20.3.17

«YO SÍ VOY A MISA»

Políticos, toreros y famosos defienden la celebración más importante de los católicos tras los ataques de Podemos
La ofensiva de Podemos contra la Iglesia Católica va creciendo, y no solo en el ámbito parlamentario, con iniciativas de todo tipo. La última ha sido pedir que se retiren los capellanes de las unidades militares y suspender la emisión de la Santa Misa que retransmite los domingos Televisión Española. 

Esta petición se ha materializado en una Proposición No de Ley (PNL) registrada en el Congreso y calificada por la Mesa. Por lo que en cualquier momento el Pleno puede debatir si es conveniente que un canal público emita la celebración de la liturgia.

Desde que comenzó la Legislatura, Podemos intenta por todos los medios que el Congreso y el Senado se pronuncien en contra de la financiación de la Iglesia, aunque aún no lo ha conseguido. Este mismo mes, la Comisión Mixta para las Relaciones con el Tribunal de Cuentas rechazó una petición de Podemos y el PSOE para que este organismo fiscalizara los fondos públicos que recibe la Conferencia Episcopal, a través de la casilla que los contribuyentes pueden seleccionar en su declaración de IRPF.

En enero, este grupo parlamentario también registró otra PNL con la que quieren instar al Gobierno a elaborar un calendario de adaptación de cinco años para que la Iglesia se autofinancie. El objetivo final de esta propuesta es que se revisen los beneficios fiscales de la Iglesia Católica, especialmente las exenciones sobre el Impuesto de Bienes Inmuebles.

Orgullosos de su fe

La última iniciativa ha sido esta misma semana cuando han presentado otra Proposición No de Ley para su debate en la Comisión de Cultura relativa al inventariado de bienes inmatriculados por la Iglesia Católica Apostólica Romana (ICAR).
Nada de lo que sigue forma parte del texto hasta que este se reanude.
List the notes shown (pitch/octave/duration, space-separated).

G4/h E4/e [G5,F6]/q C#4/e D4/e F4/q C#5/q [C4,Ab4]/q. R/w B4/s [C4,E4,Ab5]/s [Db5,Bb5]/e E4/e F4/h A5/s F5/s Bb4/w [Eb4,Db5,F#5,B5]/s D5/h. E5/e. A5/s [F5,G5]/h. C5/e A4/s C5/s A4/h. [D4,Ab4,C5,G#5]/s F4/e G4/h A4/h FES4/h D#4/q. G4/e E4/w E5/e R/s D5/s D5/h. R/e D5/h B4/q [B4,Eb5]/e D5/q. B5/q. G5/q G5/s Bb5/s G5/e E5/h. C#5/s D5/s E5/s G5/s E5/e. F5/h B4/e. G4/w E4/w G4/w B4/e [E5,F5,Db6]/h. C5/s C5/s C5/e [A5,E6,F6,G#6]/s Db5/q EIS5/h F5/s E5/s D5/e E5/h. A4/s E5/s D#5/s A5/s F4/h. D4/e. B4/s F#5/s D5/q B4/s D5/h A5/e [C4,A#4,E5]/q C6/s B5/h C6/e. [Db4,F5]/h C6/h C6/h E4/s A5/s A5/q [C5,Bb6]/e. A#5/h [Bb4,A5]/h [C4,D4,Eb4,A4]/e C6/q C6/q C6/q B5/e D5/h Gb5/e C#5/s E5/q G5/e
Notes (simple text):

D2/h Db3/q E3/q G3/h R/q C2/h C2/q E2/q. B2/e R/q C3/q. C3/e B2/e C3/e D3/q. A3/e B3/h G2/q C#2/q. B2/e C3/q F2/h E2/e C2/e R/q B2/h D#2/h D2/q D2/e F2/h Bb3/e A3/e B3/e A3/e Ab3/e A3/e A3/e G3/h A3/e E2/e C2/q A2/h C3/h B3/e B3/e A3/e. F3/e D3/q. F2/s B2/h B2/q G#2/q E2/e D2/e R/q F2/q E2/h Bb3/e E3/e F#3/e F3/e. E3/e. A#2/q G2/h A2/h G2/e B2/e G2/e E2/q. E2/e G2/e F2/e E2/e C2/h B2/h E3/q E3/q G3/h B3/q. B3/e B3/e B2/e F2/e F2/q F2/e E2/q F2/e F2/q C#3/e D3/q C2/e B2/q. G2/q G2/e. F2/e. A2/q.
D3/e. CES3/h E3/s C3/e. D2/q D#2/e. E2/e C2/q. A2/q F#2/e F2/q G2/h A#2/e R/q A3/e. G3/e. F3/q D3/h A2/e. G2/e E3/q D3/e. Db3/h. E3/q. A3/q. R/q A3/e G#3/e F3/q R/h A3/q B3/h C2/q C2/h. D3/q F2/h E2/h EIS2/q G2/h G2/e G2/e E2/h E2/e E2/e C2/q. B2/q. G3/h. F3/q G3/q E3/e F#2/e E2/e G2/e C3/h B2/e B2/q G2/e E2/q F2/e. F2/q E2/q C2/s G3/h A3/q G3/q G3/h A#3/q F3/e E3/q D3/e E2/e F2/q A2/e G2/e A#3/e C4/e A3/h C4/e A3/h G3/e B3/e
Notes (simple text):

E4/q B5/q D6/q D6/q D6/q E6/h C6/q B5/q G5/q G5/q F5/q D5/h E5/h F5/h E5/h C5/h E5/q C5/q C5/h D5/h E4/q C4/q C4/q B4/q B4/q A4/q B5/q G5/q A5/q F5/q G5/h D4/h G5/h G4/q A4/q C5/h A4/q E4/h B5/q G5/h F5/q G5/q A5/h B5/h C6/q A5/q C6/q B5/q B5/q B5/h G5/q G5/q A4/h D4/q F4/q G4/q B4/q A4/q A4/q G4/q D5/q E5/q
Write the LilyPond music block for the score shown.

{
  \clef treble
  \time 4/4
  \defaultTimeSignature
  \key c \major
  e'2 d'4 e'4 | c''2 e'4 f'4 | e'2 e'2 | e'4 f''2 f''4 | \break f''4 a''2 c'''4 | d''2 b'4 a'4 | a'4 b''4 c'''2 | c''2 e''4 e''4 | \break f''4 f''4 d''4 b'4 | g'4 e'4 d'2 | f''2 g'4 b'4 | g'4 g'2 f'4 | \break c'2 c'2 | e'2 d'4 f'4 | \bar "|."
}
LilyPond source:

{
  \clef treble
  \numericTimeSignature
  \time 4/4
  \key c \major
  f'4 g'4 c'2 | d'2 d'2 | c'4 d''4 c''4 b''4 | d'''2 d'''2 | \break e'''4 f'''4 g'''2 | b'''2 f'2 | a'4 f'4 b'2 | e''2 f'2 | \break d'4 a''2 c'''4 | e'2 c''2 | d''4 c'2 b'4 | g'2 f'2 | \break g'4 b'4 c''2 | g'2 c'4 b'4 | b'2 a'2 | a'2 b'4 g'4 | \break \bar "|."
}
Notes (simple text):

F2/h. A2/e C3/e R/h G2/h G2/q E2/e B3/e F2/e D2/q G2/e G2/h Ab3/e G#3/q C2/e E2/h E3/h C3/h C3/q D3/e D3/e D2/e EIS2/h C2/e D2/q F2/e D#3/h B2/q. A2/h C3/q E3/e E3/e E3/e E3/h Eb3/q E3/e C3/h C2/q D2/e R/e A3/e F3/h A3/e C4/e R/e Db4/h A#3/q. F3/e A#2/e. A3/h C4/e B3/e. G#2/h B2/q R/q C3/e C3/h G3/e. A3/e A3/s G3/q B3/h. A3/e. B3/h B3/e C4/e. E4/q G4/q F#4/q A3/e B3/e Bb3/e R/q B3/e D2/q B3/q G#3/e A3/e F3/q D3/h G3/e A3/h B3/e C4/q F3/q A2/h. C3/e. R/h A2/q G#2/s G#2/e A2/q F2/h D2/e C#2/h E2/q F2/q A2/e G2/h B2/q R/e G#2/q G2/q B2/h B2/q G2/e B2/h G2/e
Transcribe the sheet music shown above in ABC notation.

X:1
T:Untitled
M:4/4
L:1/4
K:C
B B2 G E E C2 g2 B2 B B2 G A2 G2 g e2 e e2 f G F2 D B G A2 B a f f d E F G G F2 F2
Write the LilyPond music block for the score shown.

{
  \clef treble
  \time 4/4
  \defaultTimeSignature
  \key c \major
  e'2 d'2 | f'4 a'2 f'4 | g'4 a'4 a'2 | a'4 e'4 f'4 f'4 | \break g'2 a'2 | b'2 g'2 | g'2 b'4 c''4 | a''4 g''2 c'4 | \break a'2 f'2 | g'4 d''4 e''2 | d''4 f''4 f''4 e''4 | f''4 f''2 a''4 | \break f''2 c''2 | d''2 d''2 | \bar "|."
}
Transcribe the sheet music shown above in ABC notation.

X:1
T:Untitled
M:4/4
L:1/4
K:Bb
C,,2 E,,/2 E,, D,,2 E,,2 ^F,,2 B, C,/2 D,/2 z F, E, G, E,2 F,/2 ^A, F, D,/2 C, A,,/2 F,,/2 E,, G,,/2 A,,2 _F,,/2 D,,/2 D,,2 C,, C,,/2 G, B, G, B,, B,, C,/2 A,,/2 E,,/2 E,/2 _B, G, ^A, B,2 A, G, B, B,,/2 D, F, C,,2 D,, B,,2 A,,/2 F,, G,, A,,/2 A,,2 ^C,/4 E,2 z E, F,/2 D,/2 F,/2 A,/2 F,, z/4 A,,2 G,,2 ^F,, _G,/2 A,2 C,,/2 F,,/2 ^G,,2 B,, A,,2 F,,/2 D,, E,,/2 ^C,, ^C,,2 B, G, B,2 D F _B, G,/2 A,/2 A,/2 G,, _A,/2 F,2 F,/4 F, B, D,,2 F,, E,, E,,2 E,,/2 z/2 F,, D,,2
Todavía no ha sido calificada por la Mesa.

Una ofensiva que choca con el sentir de la mayoría de los españoles, ya que el 69,8% se declaran católicos según el último barómetro del CIS. Además 10 millones asisten regularmente a Misa. En el último año se celebraron 9,5 millones de eucaristías en las 23.071 parroquias que hay en España, 11.396 ubicadas en zonas rurales. Entre los fieles practicantes, los hay con rostros bien conocidos y orgullosos de reconocer sus creencias, tal y como demuestran en estas páginas.

A ese elevado número de fieles que van a Misa, se suman muchos otros que no pueden asistir a la parroquia y optan por seguir las celebraciones a través de la televisión pública. Un programa que además tiene una cuota media de espectadores de un 6,6 por ciento frente al 2,6 de la cadena. Desde hace más de 30 años, la parrilla de La 2 de TVE retransmite cada domingo la Santa Misa en directo desde una parroquia diferente de España. De media el programa cuenta con 327.000 espectadores. Su subdirector, el salesiano Javier Valiente, explica que este programa ha sobrevivido a gobiernos «de todo signo» y que se somete cada domingo a una especie de «referéndum».

Anticlericalismo «trasnochado»

El programa no es «un privilegio de la Iglesia católica» como sostiene Podemos sino un servicio público que atiende al derecho a la libertad religiosa, recordaba estos días el presidente de la Conferencia Episcopal Española, el cardenal Ricardo Blázquez, quien cree que el «anticlericalismo está trasnochado». Las demás confesiones religiosas que tienen reconocido el notorio arraigo en España -como los evangélicos, judíos y musulmanes- también cuentan con sus programas.